When the fire has reached its zenith, the All-father has granted a blessing and your weber is about to melt, pull the soggy package from the bucket and squeeze out all the excess water. then toss it directly onto the coals ( pray the fire doesn’t go out.)
Depending on the size-of-fire to size-of-bundle ratio (practice and experience will be the only way you will know) allow about 10 minutes on each side. The paper should dry out and just be ready to catch fire.
When the bundle is looking good and charred, rescue it from the fire, and (using your now empty bucket) remove the paper and scrape all the mustard and spices off of the steak. The steak at this point has been partially steam cooked and will have a sickly white appearance.
Put the grill back on your weber and brown the steak for 3-5 minutes on each side. When it looks like and edible piece of beef again, slice it into 1/4 inch thick strips and serve. If you’ve done it right, the steam from the newspaper has traveled through the spice layer and impregnated the meat with flavor while retaining the juices. ( A marvelous example of back-yard applied physics)
A word of warning, friends, be very careful not to overcook it. Don’t let the moment escape you. There’s a fine line between a perfectly seasoned steak and a salt-lick. you may want to get a few steaks if your going to try this…you will destroy a few.
I feel it would be remiss of me to not offer a few jokes to tell while preparing the politically Incorrect Salt Steak. I’m sure everyone has their repertoire of jokes, but here are a few of my favorites.

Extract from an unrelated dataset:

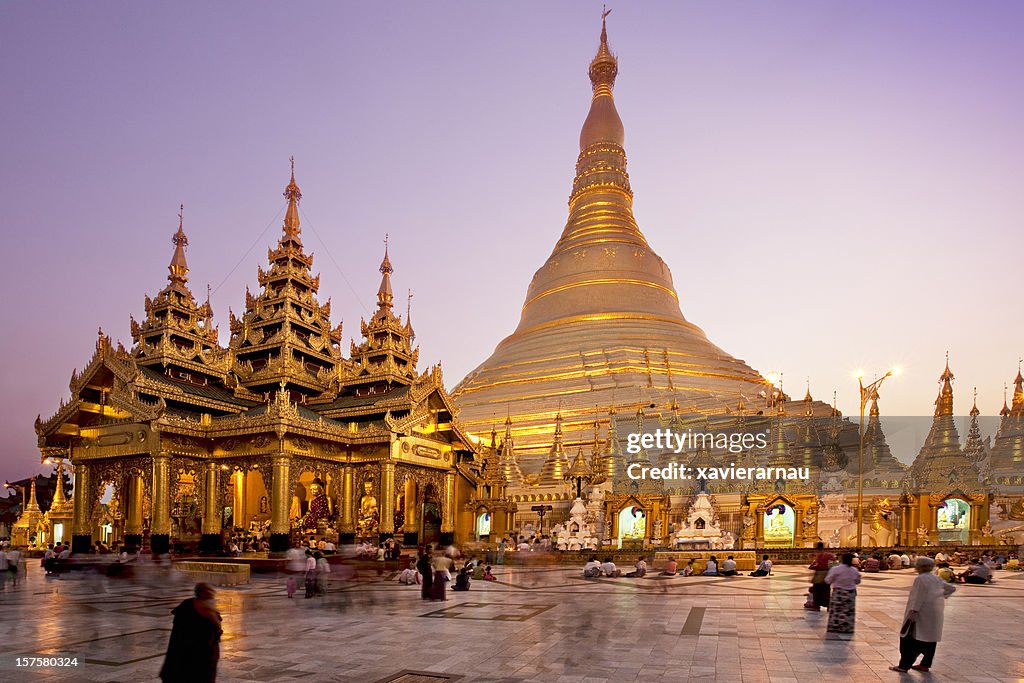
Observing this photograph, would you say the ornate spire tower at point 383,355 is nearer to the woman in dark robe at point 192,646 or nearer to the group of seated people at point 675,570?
the group of seated people at point 675,570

A young country couple was checking into their hotel on the evening of their honeymoon. The front desk manager could tell right away that they were newlyweds. “Bridal Suite?” he inquired with a knowing smile of the young lady. “Gosh, no thanks Mister,” she giggled, “I’ll just hold his ears.”
A tour bus was making its way through the norther Nevada desert when the driver announce “We are now passing the World famous Mustang ranch, the largest legal cat house in the nation.” A guy from the back of the bus called out “Why?!”
There was a guy sitting next to a woman on a plane. She was apparently suffering from some kind of mutant, killer flu. After every sneeze, her eyes would close, her body trembled and a low moan escaped from her tightly clenched jaw. She caught his worried look. “I’m sorry, but don’t worry, I’m not contagious…actually it’s a bit embarrassing.” she confided in a low voice, “but you see ive developed this crazy condition where every time I sneeze I have an orgasm.” The guys eyes went wide, “That’s the craziest thing I’ve ever heard. are you taking anything for it?” She nodded and replied “Oh sure, right now black pepper and snuff.”